** begin DOCUMENT SECTION **

Nayna McIntosh: Sorcha thank you very much for having me. It’s a pleasure to be here and I’m very much looking forward to this catch up.

Sorcha O’Boyle: Yeah, me too, it’s absolutely a delight. So, I’m going to start with quite a big question. You’ve been behind a number of pretty ground-breaking brands during your career. Why did you decide to leave the big corporate world behind and found Hope Fashion?

Nayna McIntosh: I think the first thing I should say is that I didn’t leave the corporate world to found Hope Fashion. I had no idea, truth be told, as to what I was going to do when I left. I just knew I had to move on, and I talk about this quite openly and say that I’ve had a 30 plus year career, which has largely been fabulous. I met some great people, done some great jobs and worked for some fantastic companies but for the first time in that 30-year span of time, I just wasn’t looking forward to getting up in the morning to go to work and catching, as I often say, the 6:52 into Paddington. And that’s when I knew that something had to change. So, the decision to leave the corporate world was more about listening to my inner voice and something that I think we don’t tend to do until we get older for some reason, but to listen to my gut instinct and my gut instinct was telling me that this isn’t working for you anymore. You’re not enjoying it and it’s not providing the satisfaction that you’ve been so lucky to have had over the years. And therefore, when that happens, I think you really do have to listen to your inner self and think really carefully about what next. So, the truth of the matter Sorcha is that I had no idea what I was going to do. I just knew I wanted to continue to do something, but whatever it was, was going to be different.

Sorcha O’Boyle: Okay and so where did the idea of Hope come from?

** end DOCUMENT SECTION **
** begin EXTRACTED INFORMATION **

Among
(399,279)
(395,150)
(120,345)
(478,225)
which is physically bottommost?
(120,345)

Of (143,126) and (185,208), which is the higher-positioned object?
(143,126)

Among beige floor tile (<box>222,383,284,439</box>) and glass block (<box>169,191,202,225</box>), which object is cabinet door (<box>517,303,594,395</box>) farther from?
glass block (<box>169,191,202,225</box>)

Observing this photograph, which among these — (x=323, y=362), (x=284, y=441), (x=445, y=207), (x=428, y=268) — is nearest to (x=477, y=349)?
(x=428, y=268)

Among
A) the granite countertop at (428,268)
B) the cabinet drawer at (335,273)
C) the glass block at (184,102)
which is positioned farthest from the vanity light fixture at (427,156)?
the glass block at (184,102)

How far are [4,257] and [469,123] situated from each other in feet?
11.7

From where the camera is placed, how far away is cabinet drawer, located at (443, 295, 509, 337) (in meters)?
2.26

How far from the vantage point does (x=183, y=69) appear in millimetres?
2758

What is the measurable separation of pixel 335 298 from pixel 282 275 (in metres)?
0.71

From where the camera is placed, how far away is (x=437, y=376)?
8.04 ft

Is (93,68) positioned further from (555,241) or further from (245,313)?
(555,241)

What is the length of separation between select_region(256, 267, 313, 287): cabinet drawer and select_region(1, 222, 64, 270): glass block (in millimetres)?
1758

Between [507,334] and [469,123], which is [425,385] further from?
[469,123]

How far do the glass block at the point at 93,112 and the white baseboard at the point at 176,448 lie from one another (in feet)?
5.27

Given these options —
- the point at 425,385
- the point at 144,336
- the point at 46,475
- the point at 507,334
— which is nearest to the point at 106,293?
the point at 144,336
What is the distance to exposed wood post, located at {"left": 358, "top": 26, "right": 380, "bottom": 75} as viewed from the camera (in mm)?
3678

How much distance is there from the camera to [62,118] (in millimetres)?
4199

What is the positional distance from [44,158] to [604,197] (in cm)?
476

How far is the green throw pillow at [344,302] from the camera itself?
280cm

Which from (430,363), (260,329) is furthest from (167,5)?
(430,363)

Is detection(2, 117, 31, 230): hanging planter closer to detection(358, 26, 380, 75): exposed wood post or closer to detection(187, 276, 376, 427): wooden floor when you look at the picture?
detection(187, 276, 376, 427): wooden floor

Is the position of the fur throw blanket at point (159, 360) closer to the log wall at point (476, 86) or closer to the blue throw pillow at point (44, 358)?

** end EXTRACTED INFORMATION **
** begin EXTRACTED INFORMATION **

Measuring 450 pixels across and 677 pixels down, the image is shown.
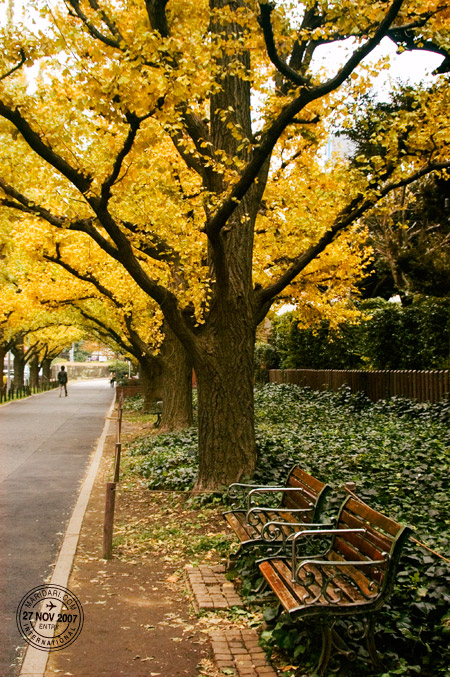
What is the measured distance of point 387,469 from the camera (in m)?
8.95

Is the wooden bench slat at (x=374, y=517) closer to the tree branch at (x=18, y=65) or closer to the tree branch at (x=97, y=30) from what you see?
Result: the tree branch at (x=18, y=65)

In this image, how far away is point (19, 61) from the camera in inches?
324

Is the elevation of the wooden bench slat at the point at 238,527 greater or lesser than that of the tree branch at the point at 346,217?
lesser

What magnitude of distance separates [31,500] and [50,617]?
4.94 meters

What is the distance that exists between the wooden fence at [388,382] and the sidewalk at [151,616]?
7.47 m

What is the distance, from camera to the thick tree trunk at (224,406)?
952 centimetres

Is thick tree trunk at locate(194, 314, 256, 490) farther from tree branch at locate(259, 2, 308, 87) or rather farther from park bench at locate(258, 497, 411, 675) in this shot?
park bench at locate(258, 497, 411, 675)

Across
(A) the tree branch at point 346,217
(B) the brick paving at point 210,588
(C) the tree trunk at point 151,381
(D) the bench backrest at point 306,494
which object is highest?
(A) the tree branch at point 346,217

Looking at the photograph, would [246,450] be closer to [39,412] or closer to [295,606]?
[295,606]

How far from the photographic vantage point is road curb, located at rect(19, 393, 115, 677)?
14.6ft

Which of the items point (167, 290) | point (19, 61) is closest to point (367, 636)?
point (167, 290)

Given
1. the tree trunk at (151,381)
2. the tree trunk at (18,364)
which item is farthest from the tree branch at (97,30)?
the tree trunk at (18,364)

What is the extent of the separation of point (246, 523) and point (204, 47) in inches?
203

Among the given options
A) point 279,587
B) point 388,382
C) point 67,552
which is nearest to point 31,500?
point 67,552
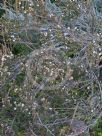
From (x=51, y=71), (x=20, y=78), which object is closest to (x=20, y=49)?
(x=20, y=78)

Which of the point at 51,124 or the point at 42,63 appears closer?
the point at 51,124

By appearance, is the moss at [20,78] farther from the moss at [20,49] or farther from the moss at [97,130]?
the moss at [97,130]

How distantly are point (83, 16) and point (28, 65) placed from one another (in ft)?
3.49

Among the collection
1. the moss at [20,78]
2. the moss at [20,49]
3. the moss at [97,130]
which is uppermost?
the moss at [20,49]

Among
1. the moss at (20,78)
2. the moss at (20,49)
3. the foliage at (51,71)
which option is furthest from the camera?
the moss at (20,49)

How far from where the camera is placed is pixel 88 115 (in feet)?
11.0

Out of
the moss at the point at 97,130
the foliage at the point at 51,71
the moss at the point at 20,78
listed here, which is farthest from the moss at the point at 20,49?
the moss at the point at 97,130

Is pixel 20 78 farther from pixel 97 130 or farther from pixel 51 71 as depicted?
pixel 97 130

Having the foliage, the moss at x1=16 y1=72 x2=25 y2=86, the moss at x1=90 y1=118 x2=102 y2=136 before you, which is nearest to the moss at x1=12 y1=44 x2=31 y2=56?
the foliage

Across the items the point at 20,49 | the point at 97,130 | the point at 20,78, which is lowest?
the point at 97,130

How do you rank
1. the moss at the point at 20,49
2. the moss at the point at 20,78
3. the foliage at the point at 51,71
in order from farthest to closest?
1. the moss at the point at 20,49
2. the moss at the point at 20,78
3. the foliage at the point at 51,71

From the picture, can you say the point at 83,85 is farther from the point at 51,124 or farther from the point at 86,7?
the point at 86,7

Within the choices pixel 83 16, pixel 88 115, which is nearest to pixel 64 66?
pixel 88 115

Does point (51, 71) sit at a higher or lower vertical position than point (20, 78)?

** end EXTRACTED INFORMATION **

- **TASKS TO CARRY OUT**:
1) In the interview, which train does Nayna McIntosh say she was no longer looking forward to catching?
2) Repeat the passage of the interview between "Nayna McIntosh: Sorcha" and "found Hope Fashion?", inclusive.
The records are not required for this work.

- **WRITTEN ANSWERS**:
1) The 6:52 into Paddington.

2)
Nayna McIntosh: Sorcha thank you very much for having me. It’s a pleasure to be here and I’m very much looking forward to this catch up.

Sorcha O’Boyle: Yeah, me too, it’s absolutely a delight. So, I’m going to start with quite a big question. You’ve been behind a number of pretty ground-breaking brands during your career. Why did you decide to leave the big corporate world behind and found Hope Fashion?